Iteration-level permissions are specific to a single project's users and groups. You can set these permissions by right-clicking the project in Team Explorer, clicking Areas and Iterations, and on the Iterations tab, clicking Security. Additionally, you can set these permissions by using the TFSSecurity command-line utility.

Note:
Some work item tracking operations require multiple permissions. For example, you need multiple permissions to delete a node.

Permission Name	Name at Command Line	Description
Create and order child nodes	CREATE_CHILDREN	Users who have this permission can create new iteration nodes.

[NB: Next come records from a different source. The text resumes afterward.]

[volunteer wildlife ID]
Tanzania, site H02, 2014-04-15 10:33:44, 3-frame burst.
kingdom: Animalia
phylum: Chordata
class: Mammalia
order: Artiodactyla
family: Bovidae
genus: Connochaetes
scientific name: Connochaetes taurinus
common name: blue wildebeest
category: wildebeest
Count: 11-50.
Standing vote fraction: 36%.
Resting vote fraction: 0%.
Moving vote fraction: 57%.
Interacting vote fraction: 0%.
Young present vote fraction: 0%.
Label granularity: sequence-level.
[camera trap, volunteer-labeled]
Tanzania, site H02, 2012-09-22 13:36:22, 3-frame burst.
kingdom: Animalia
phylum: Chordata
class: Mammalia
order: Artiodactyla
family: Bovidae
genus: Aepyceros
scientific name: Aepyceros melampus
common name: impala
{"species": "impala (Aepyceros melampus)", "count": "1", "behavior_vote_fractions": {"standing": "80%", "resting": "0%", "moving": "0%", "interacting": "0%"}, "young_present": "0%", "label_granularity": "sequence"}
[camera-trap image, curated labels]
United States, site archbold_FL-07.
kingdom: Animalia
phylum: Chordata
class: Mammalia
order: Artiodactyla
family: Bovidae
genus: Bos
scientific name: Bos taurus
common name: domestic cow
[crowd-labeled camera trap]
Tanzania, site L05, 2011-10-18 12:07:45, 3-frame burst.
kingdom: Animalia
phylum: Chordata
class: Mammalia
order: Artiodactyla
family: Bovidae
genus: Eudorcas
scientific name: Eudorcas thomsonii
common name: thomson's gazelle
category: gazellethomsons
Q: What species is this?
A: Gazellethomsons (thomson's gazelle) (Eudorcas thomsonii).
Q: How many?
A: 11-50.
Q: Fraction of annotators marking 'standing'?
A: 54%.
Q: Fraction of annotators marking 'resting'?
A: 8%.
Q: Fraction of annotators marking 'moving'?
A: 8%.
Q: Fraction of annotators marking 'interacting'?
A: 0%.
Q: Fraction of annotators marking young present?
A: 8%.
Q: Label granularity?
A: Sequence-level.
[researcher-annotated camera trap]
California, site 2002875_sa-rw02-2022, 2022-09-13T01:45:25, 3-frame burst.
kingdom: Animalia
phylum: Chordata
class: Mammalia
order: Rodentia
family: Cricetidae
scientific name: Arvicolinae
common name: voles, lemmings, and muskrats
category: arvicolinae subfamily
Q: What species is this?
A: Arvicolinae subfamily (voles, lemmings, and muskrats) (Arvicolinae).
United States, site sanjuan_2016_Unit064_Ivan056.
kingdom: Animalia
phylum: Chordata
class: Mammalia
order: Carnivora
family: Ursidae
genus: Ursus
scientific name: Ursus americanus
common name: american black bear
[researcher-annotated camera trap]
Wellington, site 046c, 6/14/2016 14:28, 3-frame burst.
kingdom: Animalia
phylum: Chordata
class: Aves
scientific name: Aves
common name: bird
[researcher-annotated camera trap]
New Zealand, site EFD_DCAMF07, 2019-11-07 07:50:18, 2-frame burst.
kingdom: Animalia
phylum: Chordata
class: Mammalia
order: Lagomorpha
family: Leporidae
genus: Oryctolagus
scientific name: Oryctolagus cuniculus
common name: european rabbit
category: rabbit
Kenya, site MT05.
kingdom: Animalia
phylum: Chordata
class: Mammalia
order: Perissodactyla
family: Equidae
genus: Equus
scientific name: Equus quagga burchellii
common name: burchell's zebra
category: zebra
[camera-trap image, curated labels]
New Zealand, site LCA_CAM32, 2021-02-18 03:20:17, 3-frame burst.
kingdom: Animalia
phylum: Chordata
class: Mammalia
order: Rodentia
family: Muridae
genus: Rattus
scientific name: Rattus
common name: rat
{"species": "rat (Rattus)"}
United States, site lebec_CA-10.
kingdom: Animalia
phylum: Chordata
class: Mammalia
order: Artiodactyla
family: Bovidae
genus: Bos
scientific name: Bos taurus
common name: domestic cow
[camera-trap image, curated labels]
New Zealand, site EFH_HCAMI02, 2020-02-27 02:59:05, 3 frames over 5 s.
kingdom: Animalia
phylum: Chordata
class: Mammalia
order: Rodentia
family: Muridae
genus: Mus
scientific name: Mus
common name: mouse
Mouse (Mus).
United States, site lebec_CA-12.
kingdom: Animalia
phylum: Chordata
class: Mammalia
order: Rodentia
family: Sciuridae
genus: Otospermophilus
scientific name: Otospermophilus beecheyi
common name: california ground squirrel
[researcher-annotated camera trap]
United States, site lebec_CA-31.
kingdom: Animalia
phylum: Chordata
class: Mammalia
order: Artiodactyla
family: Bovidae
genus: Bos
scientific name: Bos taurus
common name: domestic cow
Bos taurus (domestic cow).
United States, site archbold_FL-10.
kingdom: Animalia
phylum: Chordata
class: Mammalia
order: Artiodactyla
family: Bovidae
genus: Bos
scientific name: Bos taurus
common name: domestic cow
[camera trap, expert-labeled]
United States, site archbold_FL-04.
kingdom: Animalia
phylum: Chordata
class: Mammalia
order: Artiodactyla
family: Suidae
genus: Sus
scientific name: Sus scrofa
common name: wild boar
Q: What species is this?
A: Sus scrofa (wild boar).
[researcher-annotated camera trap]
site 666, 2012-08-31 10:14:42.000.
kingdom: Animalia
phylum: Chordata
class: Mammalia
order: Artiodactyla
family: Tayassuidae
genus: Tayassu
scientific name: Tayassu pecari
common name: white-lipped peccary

Users who have both this permission and the Edit this node permission can move or re-order any child iteration nodes.
Delete this node	DELETE	Users who have both this permission and the Edit this node permission for another node can delete iteration nodes and reclassify existing work items from the deleted node. Any child nodes under the deleted parent node are also deleted.
Edit this node	GENERIC_WRITE	Users who have this permission can rename iteration nodes.
View this node	GENERIC_READ	Users who have this permission have access to view the security settings for this node.

Source Control Permissions

Source control permissions are specific to source code files and folders. You can set these permissions by right-clicking the folder or file in Source Control Explorer, clicking Properties, and on the Security tab, selecting the user or group for which you want to change permissions, and then editing the permissions listed in Permissions. You can set these permissions by using the tf command-line utility for source control.

Permission Name	Name at Command Line	Description
Read	tf: Read	Users who have this permission can read the contents of a file or folder. If a user has Read permissions for a folder, the user can see the contents of the folder and the properties of the files in it, even if the user does not have permissions to open the files.
Check out	tf: PendChange	Users who have this permission can check out and make a pending change to items in a folder. Examples of pending changes include adding, renaming, deleting, undeleting, branching, and merging a file.
Check in	tf: Checkin	Users who have this permission can check in items and revise any committed changeset comments. Pending changes are committed at check-in.
Label	tf: Label	Users who have this permission can label items.
Lock	tf: Lock	Users who have this permission can lock and unlock folders or files.
Revise other user's changes	tf: ReviseOther	Users who have this permission can edit the comments on checked in files, even if another user checked in the file.
Unlock other user's changes	tf: UnlockOther	Users who have this permission can unlock files locked by other users.
Undo other user's changes	tf: UndoOther	Users who have this permission can undo a pending change made by another user.
Administer labels	tf: LabelOther	Users who have this permission can edit or delete labels created by another user.
Manipulate security settings	tf: AdminProjRights	Users who have this permission can set permissions on these files and folders.
Check in other user's changes	tf: CheckinOther	Users who have this permission can check in changes that were made by other users. Pending changes will be committed at check-in.